See my embedded replies below.

> Walden H. Leverich wrote:
The difference between the single level store the i uses and the swap
file system used by other systems, is that when the i swaps data out
of memory, it only exists in one place on disk. Whereas with other
systems, data is swapped out of memory into a specific swap file on
disk plus the original copy of the data still resides on the file
system.
That really depends on the nature of the page being swapped out. Say you
fault in a page of an RPG program, and then the machine needs to use
that memory elsewhere, the i will simply drop that page on the floor
since it knows it can read that page from disk again. BTW, other OSs
will do that too. If Windows needs to swap out a DLL it will simply drop
it on the floor, it doesn't need to save it to the swap file.
OS/400 will overwrite the real storage frame without first saving the previous page contents on backing store (DASD).
However, if the memory page you're working with has modifications then
the i has to swap that page out to some sort of swap file as it can't
reload it from disk as the changes haven't made it to disk yet (and
might not ever do so). Likewise, if you've changed a page in memory on
Windows and windows needs that memory it has no choice but to write it
out to swap.
In "Single Level Storage" as implemented by CPF, OS/400 and i5/OS, there is nothing like a "swap file" anywhere in the architecture. There are only MI objects existing in single-level storage; that is to say, they have a SLS address (128 bits or 16 bytres long), aka. an MI pointer. They may optionally have a "name" in CPF or XPF, but that is mostly done "above the MI" layer. When an MI object is created, it is designated as either "temporary" or "permanent", which controls whether they will persist across an IPL boundary. Once assigned a virtual address (MI pointer), and real DASD pages get assigned and allocated to that object, these pages never "move around" -- if paged in, and then later paged out again, each page will go right back where it came from -- to the same DASD device and block where it "resides".

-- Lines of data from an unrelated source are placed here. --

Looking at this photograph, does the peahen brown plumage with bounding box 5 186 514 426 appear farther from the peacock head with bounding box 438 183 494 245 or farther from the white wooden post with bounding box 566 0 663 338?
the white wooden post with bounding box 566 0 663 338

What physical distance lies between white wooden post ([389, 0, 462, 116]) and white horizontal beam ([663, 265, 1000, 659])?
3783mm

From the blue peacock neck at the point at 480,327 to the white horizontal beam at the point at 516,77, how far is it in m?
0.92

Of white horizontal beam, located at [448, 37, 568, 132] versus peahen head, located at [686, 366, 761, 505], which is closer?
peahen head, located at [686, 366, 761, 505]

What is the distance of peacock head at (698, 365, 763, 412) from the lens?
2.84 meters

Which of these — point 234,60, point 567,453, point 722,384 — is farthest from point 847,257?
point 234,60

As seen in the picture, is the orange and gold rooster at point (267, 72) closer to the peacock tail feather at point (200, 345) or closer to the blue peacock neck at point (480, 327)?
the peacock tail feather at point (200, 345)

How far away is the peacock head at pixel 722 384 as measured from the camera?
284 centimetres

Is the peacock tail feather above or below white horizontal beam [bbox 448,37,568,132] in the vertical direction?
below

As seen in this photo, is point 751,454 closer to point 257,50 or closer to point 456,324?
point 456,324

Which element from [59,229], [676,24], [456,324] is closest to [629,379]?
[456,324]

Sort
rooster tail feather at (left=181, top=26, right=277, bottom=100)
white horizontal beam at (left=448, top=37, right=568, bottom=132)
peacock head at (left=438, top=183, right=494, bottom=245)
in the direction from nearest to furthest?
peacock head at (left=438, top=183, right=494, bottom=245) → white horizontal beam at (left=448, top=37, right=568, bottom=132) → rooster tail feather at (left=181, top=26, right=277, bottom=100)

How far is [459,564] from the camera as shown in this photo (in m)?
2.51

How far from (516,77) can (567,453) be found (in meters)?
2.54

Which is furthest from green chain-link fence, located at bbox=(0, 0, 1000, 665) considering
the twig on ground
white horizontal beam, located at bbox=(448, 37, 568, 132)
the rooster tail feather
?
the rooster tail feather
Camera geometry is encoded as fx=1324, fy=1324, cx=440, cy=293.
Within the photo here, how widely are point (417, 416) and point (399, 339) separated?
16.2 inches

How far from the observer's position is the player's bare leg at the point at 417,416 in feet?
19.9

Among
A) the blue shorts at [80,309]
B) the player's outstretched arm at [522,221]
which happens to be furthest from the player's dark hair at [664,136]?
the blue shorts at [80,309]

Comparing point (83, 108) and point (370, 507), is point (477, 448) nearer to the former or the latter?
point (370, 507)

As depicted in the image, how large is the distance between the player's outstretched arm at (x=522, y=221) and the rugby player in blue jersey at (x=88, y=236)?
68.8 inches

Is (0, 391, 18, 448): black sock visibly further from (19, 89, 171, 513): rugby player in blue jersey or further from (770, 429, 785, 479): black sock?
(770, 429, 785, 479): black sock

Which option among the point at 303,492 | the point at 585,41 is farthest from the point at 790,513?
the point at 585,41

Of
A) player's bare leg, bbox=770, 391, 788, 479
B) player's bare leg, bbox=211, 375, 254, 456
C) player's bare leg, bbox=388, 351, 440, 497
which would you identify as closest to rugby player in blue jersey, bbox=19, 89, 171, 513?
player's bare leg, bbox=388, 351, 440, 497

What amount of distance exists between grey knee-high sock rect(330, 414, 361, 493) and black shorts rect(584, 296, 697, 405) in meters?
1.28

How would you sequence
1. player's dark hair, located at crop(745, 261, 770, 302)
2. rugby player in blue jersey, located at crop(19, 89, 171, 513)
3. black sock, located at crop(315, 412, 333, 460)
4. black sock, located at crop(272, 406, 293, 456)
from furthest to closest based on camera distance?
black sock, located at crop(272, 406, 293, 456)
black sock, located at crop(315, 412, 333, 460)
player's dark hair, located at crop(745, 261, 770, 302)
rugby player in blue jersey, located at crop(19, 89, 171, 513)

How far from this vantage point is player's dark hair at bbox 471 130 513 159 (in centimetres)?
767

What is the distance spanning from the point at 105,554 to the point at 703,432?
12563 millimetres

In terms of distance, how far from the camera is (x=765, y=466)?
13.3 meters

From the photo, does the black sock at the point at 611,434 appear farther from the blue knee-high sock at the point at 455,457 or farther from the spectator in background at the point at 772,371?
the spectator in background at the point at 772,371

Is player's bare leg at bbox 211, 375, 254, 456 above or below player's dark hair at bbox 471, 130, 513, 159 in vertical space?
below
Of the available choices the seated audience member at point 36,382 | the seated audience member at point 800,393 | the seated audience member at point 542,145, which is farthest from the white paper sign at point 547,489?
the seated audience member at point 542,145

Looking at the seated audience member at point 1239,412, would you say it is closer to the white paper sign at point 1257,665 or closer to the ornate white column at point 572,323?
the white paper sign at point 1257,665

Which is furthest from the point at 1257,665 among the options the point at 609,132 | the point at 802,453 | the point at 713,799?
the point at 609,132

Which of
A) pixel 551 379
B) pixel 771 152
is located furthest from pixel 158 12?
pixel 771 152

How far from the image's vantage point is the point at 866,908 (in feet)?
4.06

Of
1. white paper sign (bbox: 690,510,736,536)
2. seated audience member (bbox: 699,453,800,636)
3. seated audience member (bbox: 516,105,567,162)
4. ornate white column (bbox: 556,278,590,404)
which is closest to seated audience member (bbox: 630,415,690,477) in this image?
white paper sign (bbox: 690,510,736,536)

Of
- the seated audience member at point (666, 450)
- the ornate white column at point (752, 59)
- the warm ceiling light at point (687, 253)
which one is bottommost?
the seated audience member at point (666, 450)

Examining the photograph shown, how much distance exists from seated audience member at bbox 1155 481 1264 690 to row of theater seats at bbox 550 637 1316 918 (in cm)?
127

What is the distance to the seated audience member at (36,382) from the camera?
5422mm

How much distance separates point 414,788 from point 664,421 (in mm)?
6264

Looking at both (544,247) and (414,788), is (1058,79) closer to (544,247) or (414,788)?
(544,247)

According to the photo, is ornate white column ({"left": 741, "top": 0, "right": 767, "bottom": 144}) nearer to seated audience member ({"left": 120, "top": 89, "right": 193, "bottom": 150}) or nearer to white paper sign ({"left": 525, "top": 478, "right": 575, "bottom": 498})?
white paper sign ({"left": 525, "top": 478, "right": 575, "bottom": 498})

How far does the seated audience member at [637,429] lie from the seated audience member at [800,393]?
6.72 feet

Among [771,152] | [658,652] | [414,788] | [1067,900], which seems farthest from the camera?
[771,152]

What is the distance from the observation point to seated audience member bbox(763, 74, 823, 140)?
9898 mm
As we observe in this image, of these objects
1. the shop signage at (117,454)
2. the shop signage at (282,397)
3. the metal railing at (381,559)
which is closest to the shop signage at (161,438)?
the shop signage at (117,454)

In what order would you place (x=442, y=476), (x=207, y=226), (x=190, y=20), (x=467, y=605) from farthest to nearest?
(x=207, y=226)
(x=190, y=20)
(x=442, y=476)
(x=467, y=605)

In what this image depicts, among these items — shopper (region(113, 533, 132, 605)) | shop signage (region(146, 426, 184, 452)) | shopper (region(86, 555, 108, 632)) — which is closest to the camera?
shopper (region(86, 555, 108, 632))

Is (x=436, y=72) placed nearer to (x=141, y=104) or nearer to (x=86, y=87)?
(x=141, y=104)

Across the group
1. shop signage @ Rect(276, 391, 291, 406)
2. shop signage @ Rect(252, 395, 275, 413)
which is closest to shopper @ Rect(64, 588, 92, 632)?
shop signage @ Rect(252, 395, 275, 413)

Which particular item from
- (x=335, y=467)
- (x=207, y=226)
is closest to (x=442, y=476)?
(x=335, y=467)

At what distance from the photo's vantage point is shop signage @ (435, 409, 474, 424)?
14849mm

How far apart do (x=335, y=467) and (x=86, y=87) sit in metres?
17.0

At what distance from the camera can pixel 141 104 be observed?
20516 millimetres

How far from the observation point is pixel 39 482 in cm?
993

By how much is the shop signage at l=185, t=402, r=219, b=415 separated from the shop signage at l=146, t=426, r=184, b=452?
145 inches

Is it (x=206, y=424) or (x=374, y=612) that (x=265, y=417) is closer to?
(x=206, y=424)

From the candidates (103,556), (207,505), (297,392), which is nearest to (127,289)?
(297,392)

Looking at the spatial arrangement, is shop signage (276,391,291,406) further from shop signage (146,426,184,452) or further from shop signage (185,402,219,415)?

Windows uses a "swap file" (an actual file on contiguous disk sectors) purely as "extended memory" -- that is, if there is not enough room in real memory for all of the pages currently needed, then Windows will start to "swap" some pages to the swap file to "make room" for other pages (in real memory). These are still only "in virtual memory" pages, and not the images of pages that also reside permanently on disk somewhere else (in a disk-resident file system).
Of course, the nature of i programming makes it less likely you'll
modify pages of information as most things can't be changed by a
programmer.
A typical OS/400 application, let's say, an RPG program, reads a row from a table, or a record from a file, (in OS/400, they are the same thing). What happens is, the data management layer, having opened the file object, and resolved to the virtual address in SLS, now has pointers to the data space and data space index MI objects, so it can use MI instructions like FNDINDEN (find index entry) to search that index, and get a "pointer" to the corresponding "row" or record of data in the data space (in what is called a "cursor"). There are no "FILEs" in the traditional sense; there is no "read" and "write" of each individual record or row directly from disk -- there is only demand paging-in of the pages of the data space that contain the desired rows or records. The data management routines (QDBGET, QDBPUT, etc.) use special database MI instructions to copy the data from the data space to the application program's buffers. Similarly, if the application writes or updates a row or record, the database management layer uses special MI database instructions to copy the updated record data in the program's buffers back to the appropriate places within the data space. Then, eventually, (only) the "changed" pages of the data space will get "paged out" back to their permanent locations on DASD (unless you force "flushing" of changed pages to disk, e.g. using the FRCRATIO parameter of the CHGPF command, which causes the changed pages to get written back to disk right away, with a penalty of some performance loss for the application, which must wait for this actual disk I/O to complete, before it can continue.)

Note that there is no concept of a "file" residing on a single DASD volume, or even on contiguous disk "tracks and cylinders". OS/400 will try to spread the pages of an MI object (like the data space) across as many DASD arms and heads as possible, within the same ASP (Auxilliary Storage Pool), so that it can take advantage of parallel I/O available via multiple IOPs and IOAs, to bring in (or write out) as many pages of the data as needed, as quickly as possible. The AS/400 has always had a hierarchy of microprocessors (IOPs and IOAs) all working on various tasks within the system, to improve the overall thruput and performance of the system as a whole. That's how the relatively slow IMPI CISC AS/400 processors were able to handle as many users and transactions as they did, in their day.
-Walden
I hope that helps to clarify some things for some folks.